Benjamin Disraeli (British Prime Minister in the 19th century): “The absence of evidence is not Evidence of Absence”

INTRODUCTION
-Whether it is an independent risk factor or not, psoriasis (P) is clearly associated with higher cardiovascular risk problems
-Associated burdens include obesity, hypertension, metabolic syndrome, lack of exercise although these could be confounding factors

PROBLEMATIC
-Is the benefit of controlling associated Cardiovascular risk factors the result of the improvement of associated risk factors rather than a effect of the specific treatment of psoriasis ?
-Does to improvement of the appearance or extent of psoriasis have meaningful impact on patients with comorbidities ?

COST OF TREATING PSORIASIS
-for a long time, the costs of treating psoriasis were controlled
-However, since 1997 the costs to treat proriasis have multiplied by 6 in the US
-If all psoriasis patients were put on biologics, it would cost 180 billion per year (in the US): it would add 50% to total dermatology prescription costs.

IS IT ALWAYS USEFUL TO TREAT COMORBIDITIES (and rely on serologic markers) ?
C-reactive protein is a non-specific marker of inflammation: successfully treating with a decrease of CRP might not have a positive effect on the cardiovascular effects per se.
Homocystein deficiency is an independant risk factor for coronary and stroke. in a study of 3749 subjects there was a 37%  incidence in decreased in homocyseine levels but it had no decrease in incidence of repetitive cardiovascular risk factors
Hyperlipidaemia: Treatments to raise HDL or lowering LDL with a to statin + niacin but had no effect on the incidence of cardiovascular diseases (study concerning 10000s patients)
Antiarrythmics: 1498 subjects were treated for heart arrythmia with antiarrythmics flecainde and encainide. It was shown that the treated patients were 2.5 times more likely than the placebo group to die of arrhythmia !

CONCLUSIONS
-The suggestion of evidence is based on recent studies.
-The suggestion of the absence of evidence is based on studies on treatments of cardiovascular risk factors.
-It is also a consideration of cost and efficacy. Anti TNF treatments are very expensive and the cost per avoided Major-Cardiac Adverse effect might work, but it could also be an independent effect of other (and cheaper) ways to treat them.
-History will also tell us if the newer biologics are safe? on the long term

COMMENTS
-Primary measure includes lifestyle and associated systemic risk factors. Then medical treatment. However it remains to be seen if conventional treatment should be replaced in some cases by TNF inhibitors.
-In our opinion, the real question is whether arthritis is present or not. In that case the use of Anti-TNFs is unquestionable

No, there is not enough evidence Stern R (USA). CN04 – Is There Now Enough Evidence That Controlling Psoriasis Really Decreases Cardiovascular Risk?

• _Material provided_
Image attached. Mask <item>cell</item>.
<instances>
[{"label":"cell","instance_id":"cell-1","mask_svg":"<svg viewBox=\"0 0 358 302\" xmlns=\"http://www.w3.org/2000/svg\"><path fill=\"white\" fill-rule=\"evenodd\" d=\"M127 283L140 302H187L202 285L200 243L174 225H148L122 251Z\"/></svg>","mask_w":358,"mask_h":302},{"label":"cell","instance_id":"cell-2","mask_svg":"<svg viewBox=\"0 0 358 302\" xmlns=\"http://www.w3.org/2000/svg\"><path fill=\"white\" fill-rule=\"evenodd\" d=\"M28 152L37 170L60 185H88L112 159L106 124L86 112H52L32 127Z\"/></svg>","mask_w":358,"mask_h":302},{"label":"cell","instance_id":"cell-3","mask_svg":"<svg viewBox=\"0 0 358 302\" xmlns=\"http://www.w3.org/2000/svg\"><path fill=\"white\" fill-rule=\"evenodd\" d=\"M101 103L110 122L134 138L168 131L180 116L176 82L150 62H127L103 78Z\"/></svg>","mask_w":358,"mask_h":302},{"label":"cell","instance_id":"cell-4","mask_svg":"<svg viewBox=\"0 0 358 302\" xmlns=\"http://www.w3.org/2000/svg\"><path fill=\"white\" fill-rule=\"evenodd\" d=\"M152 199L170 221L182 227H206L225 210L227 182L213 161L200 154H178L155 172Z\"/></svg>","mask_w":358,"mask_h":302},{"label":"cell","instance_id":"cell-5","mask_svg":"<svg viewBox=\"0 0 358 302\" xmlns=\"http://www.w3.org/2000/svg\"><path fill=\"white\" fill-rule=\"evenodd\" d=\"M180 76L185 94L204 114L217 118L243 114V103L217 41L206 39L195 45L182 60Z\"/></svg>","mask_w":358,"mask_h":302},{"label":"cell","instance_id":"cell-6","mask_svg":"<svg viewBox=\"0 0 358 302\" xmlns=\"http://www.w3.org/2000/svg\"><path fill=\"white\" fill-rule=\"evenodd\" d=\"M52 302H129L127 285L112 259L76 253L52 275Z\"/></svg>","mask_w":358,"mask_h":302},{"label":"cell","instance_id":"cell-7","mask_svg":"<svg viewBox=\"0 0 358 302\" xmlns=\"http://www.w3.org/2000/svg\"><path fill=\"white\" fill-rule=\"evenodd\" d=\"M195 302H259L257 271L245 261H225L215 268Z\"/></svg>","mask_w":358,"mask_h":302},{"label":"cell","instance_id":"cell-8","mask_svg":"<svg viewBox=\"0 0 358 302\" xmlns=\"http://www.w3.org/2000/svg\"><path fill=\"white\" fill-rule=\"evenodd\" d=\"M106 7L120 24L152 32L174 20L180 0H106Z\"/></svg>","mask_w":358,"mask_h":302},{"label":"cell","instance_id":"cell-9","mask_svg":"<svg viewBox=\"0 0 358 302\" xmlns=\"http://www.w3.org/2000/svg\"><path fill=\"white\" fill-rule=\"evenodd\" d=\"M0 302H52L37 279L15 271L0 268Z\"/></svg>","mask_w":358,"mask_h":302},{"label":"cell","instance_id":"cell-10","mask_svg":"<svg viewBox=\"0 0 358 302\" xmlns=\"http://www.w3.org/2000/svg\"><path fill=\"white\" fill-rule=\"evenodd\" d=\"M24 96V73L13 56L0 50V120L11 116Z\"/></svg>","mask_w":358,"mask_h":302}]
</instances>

• _Assignment 1_
In the notes on psoriasis and cardiovascular risk, by how much have the costs of treating psoriasis multiplied in the US since 1997?
• _Assignment 2_
List the associated burdens named in the introduction of the notes on psoriasis and cardiovascular risk.
• _Assignment 3_
Please reproduce everything in the notes on psoriasis and cardiovascular risk from "Antiarrythmics: 1498 subjects" down to "of arrhythmia !".

• _Task answer 1_
They have multiplied by 6.

• _Task answer 2_
- Obesity
- Hypertension
- Metabolic syndrome
- Lack of exercise

• _Task answer 3_
Antiarrythmics: 1498 subjects were treated for heart arrythmia with antiarrythmics flecainde and encainide. It was shown that the treated patients were 2.5 times more likely than the placebo group to die of arrhythmia !